À Rose Christiane Ossouka Raponda, le jeune juriste rappelle par ailleurs que «le droit aux visites permet le maintien des liens familiaux et amicaux [et que] l’exercice de ce droit, doit être garanti dans le but d’assurer une bonne préparation du détenu à une resocialisation à la fin de sa détention», surtout pour les mineurs.

«Madame la Première ministre, nous le savons, en ces lieux se trouvent des hommes et femmes, pères, mères et enfants ou même grands-parents et amis, qui ont le droit de bénéficier de la chaleur familiale et amicale, seul moyen pour eux d’oublier l’enfer du milieu carcéral. En ces lieux vivent des parents qui ont besoin de voir leurs enfants lors de ces visites pour ne pas couper le lien», écrit-il à la cheffe du gouvernement.

Lionel Ella Engonga, président de SOS Prisonniers Gabon, juriste. © Facebook

Question de logique

Si l’association SOS Prisonniers Gabon demande la levée de la mesure d’interdiction des visites aux détenus, c’est qu’elle trouve «illogique» qu’en dépit de celle-ci, les agents de la sécurité pénitentiaire soient autorisés à faire des aller-retour entre la prison et d’autres lieux, et que les détenus soient extraits chaque jour des prisons pour les tribunaux. Mieux, rappelle son président, le 10 décembre dernier, à l’occasion de la Journée internationale des droits de l’Homme, la ministre de la Justice, Garde des Sceaux, a pris part aux côtés de plusieurs avocats, magistrats, détenus et agents de la sécurité pénitentiaire à l’audience foraine organisée ce jour au sein de la prison centrale de Libreville. «Cette audience foraine a eu lieu dans le strict respect des mesures barrières», indique Lionel Ella Engonga.

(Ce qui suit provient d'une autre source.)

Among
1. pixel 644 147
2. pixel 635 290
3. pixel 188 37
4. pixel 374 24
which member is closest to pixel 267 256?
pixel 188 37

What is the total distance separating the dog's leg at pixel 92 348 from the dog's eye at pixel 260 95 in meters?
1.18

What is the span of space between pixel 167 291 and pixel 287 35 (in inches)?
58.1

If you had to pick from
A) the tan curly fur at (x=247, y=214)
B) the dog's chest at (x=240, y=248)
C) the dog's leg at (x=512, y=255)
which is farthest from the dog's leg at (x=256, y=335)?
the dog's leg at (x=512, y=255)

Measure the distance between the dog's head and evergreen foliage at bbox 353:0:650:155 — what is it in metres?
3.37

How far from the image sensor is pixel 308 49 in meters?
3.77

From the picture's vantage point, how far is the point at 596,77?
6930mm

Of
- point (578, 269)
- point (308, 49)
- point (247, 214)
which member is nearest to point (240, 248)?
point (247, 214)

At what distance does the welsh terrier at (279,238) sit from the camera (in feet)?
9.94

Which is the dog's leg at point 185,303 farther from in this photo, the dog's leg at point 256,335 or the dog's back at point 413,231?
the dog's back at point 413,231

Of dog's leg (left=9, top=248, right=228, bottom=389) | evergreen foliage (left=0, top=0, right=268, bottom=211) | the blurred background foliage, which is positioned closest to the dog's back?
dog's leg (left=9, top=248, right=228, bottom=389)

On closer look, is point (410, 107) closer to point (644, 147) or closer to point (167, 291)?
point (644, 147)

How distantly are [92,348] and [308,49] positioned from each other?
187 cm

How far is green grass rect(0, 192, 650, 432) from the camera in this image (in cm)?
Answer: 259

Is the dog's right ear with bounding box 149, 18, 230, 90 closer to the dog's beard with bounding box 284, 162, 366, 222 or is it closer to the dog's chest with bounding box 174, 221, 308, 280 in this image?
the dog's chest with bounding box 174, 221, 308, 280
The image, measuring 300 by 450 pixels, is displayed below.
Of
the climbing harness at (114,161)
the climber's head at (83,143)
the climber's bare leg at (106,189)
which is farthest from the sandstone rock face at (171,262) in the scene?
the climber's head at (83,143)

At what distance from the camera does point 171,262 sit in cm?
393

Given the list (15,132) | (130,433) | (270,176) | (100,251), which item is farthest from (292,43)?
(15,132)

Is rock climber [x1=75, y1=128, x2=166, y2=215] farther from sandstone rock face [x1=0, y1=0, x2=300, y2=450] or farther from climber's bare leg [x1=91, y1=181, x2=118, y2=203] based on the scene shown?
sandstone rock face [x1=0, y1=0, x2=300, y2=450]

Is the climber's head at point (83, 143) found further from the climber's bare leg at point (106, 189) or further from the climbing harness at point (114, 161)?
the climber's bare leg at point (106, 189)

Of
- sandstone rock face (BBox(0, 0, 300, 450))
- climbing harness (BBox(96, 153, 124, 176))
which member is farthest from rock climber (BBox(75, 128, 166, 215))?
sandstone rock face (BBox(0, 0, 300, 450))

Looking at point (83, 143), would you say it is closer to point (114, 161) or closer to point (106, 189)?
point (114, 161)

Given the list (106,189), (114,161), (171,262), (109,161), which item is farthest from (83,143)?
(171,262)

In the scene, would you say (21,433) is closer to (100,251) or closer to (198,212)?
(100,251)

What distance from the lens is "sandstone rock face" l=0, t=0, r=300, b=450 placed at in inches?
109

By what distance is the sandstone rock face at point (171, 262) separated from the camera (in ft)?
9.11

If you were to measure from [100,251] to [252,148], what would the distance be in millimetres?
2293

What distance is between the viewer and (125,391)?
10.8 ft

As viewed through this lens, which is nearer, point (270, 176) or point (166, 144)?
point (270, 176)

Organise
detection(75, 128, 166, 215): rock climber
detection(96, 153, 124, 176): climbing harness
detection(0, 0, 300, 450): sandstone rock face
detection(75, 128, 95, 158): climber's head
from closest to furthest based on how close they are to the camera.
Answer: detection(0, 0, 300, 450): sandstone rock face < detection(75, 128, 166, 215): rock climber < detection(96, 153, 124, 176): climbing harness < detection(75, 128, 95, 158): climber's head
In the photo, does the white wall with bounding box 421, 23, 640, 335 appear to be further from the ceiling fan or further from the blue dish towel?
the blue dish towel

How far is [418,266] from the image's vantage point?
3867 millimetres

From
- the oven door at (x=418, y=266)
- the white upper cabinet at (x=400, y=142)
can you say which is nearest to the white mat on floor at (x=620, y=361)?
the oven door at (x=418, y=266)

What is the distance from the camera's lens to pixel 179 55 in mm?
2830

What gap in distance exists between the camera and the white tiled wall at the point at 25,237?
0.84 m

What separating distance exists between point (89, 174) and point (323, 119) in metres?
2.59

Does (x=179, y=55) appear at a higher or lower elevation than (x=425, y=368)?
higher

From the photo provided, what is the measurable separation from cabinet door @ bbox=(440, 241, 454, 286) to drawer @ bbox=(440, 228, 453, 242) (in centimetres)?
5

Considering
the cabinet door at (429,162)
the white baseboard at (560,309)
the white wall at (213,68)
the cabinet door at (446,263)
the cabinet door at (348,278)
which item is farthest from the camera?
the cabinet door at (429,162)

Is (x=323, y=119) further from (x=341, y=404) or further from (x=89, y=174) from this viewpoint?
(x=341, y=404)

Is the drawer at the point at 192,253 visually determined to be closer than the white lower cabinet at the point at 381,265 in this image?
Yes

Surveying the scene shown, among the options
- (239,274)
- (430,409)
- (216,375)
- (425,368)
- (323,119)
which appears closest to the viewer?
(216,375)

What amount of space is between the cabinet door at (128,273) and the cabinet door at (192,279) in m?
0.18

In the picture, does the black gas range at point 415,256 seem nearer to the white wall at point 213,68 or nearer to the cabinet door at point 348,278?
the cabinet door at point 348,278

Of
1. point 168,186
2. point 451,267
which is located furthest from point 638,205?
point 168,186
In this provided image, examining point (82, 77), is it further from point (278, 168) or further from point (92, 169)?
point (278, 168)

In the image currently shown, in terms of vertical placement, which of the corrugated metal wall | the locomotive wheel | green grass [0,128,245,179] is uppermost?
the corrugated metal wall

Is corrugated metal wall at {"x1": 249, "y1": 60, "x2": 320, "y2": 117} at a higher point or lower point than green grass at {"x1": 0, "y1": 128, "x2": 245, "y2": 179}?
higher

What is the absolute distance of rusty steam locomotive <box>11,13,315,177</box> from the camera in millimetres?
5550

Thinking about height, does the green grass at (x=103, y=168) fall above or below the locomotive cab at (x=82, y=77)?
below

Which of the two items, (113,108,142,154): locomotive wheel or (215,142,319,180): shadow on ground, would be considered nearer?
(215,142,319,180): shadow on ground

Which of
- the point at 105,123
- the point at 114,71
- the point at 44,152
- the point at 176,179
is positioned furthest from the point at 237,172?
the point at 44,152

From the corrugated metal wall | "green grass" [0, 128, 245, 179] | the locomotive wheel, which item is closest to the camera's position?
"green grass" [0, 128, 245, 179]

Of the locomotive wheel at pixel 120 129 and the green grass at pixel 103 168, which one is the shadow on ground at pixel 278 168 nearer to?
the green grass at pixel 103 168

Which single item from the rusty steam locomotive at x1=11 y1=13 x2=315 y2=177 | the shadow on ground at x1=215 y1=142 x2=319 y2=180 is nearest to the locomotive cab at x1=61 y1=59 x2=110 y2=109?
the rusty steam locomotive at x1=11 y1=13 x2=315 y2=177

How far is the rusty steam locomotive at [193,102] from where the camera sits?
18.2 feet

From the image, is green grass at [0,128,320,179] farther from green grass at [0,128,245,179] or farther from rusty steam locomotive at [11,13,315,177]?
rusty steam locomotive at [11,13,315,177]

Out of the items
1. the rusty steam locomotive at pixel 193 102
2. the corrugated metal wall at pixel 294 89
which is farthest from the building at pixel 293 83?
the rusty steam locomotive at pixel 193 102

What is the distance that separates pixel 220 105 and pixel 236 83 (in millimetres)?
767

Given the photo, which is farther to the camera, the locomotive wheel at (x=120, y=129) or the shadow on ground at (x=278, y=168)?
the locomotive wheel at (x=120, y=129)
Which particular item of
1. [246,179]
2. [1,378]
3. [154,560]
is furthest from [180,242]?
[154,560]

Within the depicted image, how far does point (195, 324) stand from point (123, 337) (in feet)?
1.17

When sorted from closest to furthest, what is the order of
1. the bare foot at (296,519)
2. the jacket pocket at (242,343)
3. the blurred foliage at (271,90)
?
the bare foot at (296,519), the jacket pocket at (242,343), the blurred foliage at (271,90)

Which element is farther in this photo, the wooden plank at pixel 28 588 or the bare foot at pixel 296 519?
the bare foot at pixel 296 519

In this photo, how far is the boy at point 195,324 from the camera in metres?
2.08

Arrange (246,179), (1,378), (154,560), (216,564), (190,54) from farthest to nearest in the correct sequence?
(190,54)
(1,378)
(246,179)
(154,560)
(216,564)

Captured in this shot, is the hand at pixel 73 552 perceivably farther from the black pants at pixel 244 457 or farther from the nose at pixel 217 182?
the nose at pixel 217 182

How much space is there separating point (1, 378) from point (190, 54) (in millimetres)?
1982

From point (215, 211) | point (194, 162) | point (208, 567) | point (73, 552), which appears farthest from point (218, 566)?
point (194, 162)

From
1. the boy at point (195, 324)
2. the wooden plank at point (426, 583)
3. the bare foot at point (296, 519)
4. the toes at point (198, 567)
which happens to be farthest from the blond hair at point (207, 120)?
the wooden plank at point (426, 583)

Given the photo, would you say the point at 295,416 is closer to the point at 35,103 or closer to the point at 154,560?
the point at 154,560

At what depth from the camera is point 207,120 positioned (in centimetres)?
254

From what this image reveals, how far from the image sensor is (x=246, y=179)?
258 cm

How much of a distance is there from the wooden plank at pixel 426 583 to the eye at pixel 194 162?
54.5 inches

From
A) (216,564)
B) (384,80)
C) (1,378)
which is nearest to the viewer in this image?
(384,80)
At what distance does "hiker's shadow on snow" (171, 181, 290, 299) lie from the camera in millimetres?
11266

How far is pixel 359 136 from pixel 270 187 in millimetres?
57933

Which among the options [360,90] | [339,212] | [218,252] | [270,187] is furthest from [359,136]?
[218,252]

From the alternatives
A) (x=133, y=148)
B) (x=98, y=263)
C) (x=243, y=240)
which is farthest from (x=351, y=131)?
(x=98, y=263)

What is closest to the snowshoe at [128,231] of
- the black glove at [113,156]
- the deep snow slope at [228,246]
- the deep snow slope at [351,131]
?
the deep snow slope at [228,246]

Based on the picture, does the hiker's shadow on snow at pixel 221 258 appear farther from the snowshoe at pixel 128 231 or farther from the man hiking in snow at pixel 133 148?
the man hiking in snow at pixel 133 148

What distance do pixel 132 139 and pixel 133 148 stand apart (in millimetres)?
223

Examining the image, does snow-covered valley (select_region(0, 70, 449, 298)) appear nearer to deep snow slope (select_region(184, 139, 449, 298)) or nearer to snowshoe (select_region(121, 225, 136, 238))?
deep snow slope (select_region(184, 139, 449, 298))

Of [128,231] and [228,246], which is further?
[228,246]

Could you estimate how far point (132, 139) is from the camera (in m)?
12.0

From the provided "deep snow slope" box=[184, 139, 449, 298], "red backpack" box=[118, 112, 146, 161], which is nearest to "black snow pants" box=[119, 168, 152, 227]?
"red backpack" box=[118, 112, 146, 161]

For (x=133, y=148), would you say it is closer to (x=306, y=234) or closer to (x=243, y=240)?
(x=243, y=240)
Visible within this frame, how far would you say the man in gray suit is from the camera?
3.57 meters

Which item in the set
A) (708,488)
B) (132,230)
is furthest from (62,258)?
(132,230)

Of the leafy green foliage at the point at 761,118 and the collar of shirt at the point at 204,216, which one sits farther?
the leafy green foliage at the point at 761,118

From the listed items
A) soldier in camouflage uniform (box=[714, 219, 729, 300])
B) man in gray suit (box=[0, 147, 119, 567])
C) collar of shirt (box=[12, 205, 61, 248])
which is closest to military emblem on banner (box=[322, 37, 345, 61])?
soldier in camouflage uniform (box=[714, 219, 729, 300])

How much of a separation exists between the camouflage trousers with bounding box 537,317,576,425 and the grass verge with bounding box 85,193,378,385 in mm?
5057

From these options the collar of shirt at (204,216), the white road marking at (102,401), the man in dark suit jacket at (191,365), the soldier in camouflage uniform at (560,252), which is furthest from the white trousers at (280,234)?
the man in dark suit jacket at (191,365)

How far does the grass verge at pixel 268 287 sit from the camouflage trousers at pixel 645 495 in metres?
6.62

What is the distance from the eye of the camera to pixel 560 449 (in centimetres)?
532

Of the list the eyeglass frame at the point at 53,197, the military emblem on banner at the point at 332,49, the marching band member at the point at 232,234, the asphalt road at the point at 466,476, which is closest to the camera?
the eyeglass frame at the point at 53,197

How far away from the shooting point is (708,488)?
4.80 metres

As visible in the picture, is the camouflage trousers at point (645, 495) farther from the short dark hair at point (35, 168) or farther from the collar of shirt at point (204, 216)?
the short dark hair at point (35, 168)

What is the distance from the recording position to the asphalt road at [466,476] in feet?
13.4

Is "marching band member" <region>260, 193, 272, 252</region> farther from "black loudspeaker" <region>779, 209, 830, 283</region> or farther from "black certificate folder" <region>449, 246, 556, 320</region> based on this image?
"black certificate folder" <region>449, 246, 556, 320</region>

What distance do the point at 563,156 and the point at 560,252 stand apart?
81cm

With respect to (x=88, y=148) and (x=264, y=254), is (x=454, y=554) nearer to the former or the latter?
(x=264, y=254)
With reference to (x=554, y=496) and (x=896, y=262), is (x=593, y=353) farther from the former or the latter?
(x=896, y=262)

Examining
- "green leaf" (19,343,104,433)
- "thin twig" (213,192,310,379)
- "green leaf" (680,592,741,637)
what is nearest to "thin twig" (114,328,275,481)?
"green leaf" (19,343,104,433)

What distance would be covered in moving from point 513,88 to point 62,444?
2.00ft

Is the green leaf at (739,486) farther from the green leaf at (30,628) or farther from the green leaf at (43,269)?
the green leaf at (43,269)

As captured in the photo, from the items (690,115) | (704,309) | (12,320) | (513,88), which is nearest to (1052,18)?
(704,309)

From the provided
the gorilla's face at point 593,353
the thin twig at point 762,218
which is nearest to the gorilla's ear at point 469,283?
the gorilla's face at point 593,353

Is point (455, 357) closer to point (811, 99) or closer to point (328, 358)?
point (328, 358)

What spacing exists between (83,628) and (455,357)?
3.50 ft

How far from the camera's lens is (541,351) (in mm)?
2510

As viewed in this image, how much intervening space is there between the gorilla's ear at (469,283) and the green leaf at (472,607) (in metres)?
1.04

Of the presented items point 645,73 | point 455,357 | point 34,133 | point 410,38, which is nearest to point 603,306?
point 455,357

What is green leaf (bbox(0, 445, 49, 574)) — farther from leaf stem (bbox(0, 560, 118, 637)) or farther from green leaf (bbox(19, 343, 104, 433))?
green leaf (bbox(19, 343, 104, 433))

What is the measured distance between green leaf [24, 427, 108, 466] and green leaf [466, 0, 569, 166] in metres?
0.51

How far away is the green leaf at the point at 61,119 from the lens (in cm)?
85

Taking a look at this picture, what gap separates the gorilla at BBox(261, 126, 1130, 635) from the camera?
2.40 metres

Aussi, estime-t-il qu’«il serait judicieux d’autoriser deux jours de visite par semaine (mardi et dimanche) tout en respectant strictement les mesures barrières, au lieu de trois jours (mardi, jeudi et dimanche) comme auparavant».

«Cette interdiction de visite semble être une double peine pour les détenus et un châtiment pour leurs familles. Il est temps de lever cette mesure tout en faisant respecter les gestes barrières, comme c’est le cas dans tous les services et tous les lieux publics (marchés, écoles, églises, administrations…), car ces personnes détenues sont aussi des Humains qui ont besoin de vivre», conclut-il sa lettre que Gabonreview a parcourue. Espérons que la réceptrice y sera sensible.